*Page extract:*
--------------------
Dinner has taken on a new level of significance for me on this Great Britain adventure. Always coming late in the day, usually as the light is changing into the soft muted tones of evening, I enjoy the pleasure of being done with driving, walking, looking, listening, learning and formulating more questions. We seek places that specialize in the local food and culture. Sometimes we choose one that represents the local “food scene.” Sometimes we look for a small place with simple food and only one or two people doing all the work. In England especially we have enjoyed the variety of pubs.

After perusing the menu and ordering we sip a glass of wine and talk about what we did and saw during the day, sometimes flipping through the day’s pictures. It is amazing that after nearly 52 years of marriage we still sometimes have very different views of the same experience.

So over a glass of wine and some starter we relive the day. Theses discussions have taken on a new twist, introduced by some form of the question, “How is this trip causing you to grow, to change, broaden your perspective?”

Each of these discussions elicits necessarily tentative observations that require the seasoning of time and contemplation in order to grasp the full significance of the Great Britain adventure and its impact on each of us. Several themes keep recurring during these dinner discussions.

One theme is a growing awareness of the layers of history. Most of the places we have visited here have more than 2000 years of continuous written history, often most of it visible in the buildings, the streets, the landscape. Time and again we have found visible symbols of human history going back centuries before written history. (I will not use the inaccurate and short-sighted term “prehistory” as it denigrates the value and humanness of our ancestors whose written record we have begun to learn how to read and understand in the last 100+ years.) The changes I am aware of include a constant awareness of the much longer scope of human history than I came here with. While some of this began to happen during earlier experiences in Europe, the cumulative effect seems to be driving this awareness to deeper levels and encouraging me to be aware of these layers as part of daily living.

This historical awareness is fixing a spotlight on the American mindset that history began with “me” and the idea that you can just tear down something that is “old” and build something different, new, better without reference to the lessons of the past or alternatively, invent a past to suit your emotions and then insist that is the way it really was, regardless of the evidence to the contrary.
--------------------
*Data listing:*
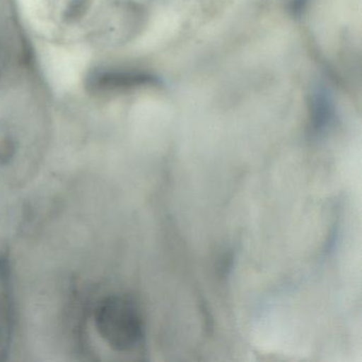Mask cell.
Segmentation results:
<instances>
[{"label": "cell", "mask_w": 362, "mask_h": 362, "mask_svg": "<svg viewBox=\"0 0 362 362\" xmlns=\"http://www.w3.org/2000/svg\"><path fill=\"white\" fill-rule=\"evenodd\" d=\"M94 322L99 336L116 351H134L145 337L141 310L128 296L103 298L95 309Z\"/></svg>", "instance_id": "obj_1"}, {"label": "cell", "mask_w": 362, "mask_h": 362, "mask_svg": "<svg viewBox=\"0 0 362 362\" xmlns=\"http://www.w3.org/2000/svg\"><path fill=\"white\" fill-rule=\"evenodd\" d=\"M86 9V0H76V1H73V3H71V7H69V18H78L80 12H83Z\"/></svg>", "instance_id": "obj_2"}]
</instances>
--------------------
In the travel essay above about dinners in Great Britain, how long does the writer say the couple has been married?

Nearly 52 years.